◆ **Document text**:
....................

Normal musculoskeletal changes as one ages involve connective tissue structures, cartilage, bone, muscle and discs in the spine. These changes can lead to changes in function including:
- general joint stiffness
- increased compression of joints
- increased fracture risks
- postural changes
- increased muscle fatigue
- decreased muscle endurance
- decreased muscle mass
If not controlled these changes can lead to osteoporosis, fractures, arthritis and posture dysfunction.
Normal cardiac changes in the aging body include increased stiffness of the heart wall, thickening of valves of the heart and increased thickness with decreased diameter of blood vessels. These changes lead to a decrease in maximal heart rate, increased resting blood pressure, quick drops in blood pressure when standing, and decreased maximal endurance of the heart muscles.
Changes in respiration muscles, airway, lung tissue and chest wall are normal, resulting from increased work of breathing. Functional implications of these changes include increased fatigue with increased levels of work. If these changes become uncontrolled, high blood pressure, coronary artery disease, peripheral vascular disease, chronic obstructive pulmonary disease (COPD), pneumonia and lung cancer could develop.
As we age, the speed of our nerves sending messages to the muscles gets slower. As a result, reaction time slows down and muscles don’t fire in sync. This can lead to complaints of unsteadiness and other balance issues.
Although the changes described above are normal parts of aging, they can be slowed by weekly exercises that target these systems and negative consequences can be avoided.

....................

◆ **Available data**:
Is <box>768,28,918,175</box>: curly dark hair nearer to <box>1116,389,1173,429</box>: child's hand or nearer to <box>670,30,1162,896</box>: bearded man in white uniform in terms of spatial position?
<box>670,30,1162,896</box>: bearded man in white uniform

....................

◆ **What you need to do**:
1 - Retype the text on age-related bodily changes between "Changes in respiration" and "cancer could develop.", inclusive.
2 - According to the text on age-related bodily changes, what can slow the normal changes it describes?

◆ **Task results**:
1 -
Changes in respiration muscles, airway, lung tissue and chest wall are normal, resulting from increased work of breathing. Functional implications of these changes include increased fatigue with increased levels of work. If these changes become uncontrolled, high blood pressure, coronary artery disease, peripheral vascular disease, chronic obstructive pulmonary disease (COPD), pneumonia and lung cancer could develop.

2 - Weekly exercises that target these systems.